Lainey’s Adventures: 48 Hours in Ho Chi Minh City, Vietnam

Once you land in Ho Chi Minh City (or Saigon), you are instantly thrust into a no-frills Southeast Asian experience. Taxi drivers bombard you at the airport, the heat and humidity can be overpowering, and lingering smells of burning rubbish fill the air, writes Lainey Quinn, aka Little Miss Sunray, as she continues her Asian adventures for Irish Travel Trade News.

Ho Chi Minh City may not be the prettiest or most relaxing place to visit, but it’s what every traveller is looking for when exploring a new city: historic architecture can be found on every street, the locals are incredibly friendly towards tourists, and food and shopping are ridiculously cheap. Night markets, Franciscan architecture, lush mountains and rice paddies make this buzzing city a marvel to explore. There are also plenty of idyllic gardens and parks to chill out in and sip on refreshing coconut water or a Vietnamese egg coffee while you take a break from sightseeing.

When you arrive at Tân Sơn Nhất International Airport (code: SGN), you will need to go through Immigration to get a Vietnamese visa. Even if you are only staying for a week or two, you will need a 30-day single-entry visa. This can be bought online for €14,74 from https://vietnamvisa.govt.vn. Visas can also be bought on arrival, but this will extend your waiting time at the airport. Save yourself time and hassle with the language barrier and come prepared with your visa pre-brought and letter of approval printed out. Don’t forget to bring a 6×4 passport photo and US$50 for the stamp fee.

▶ _Given instruction 1_:
Answer these about the Ho Chi Minh City travel piece:
(a) What is the author's nickname?
(b) Which two drinks does it suggest sipping while taking a break from sightseeing?
(c) How much money should you bring for the stamp fee?
▶ _Given instruction 2_:
Replace every "pixel" in the listing with "point" and write the listing out again with nothing else changed. Leave out the pictures.
The Ho Chi Minh City travel piece above and the listing have nothing to do with each other.

▶ _Items_:
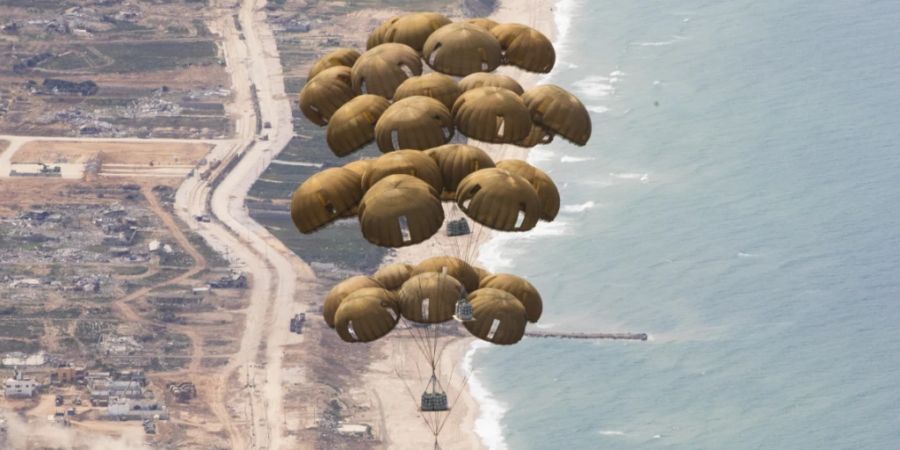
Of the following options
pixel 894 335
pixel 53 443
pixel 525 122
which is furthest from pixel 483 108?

▶ _Full solution 1_:
(a) Little Miss Sunray
(b) Refreshing coconut water or a Vietnamese egg coffee
(c) US$50

▶ _Full solution 2_:
Of the following options
point 894 335
point 53 443
point 525 122
which is furthest from point 483 108?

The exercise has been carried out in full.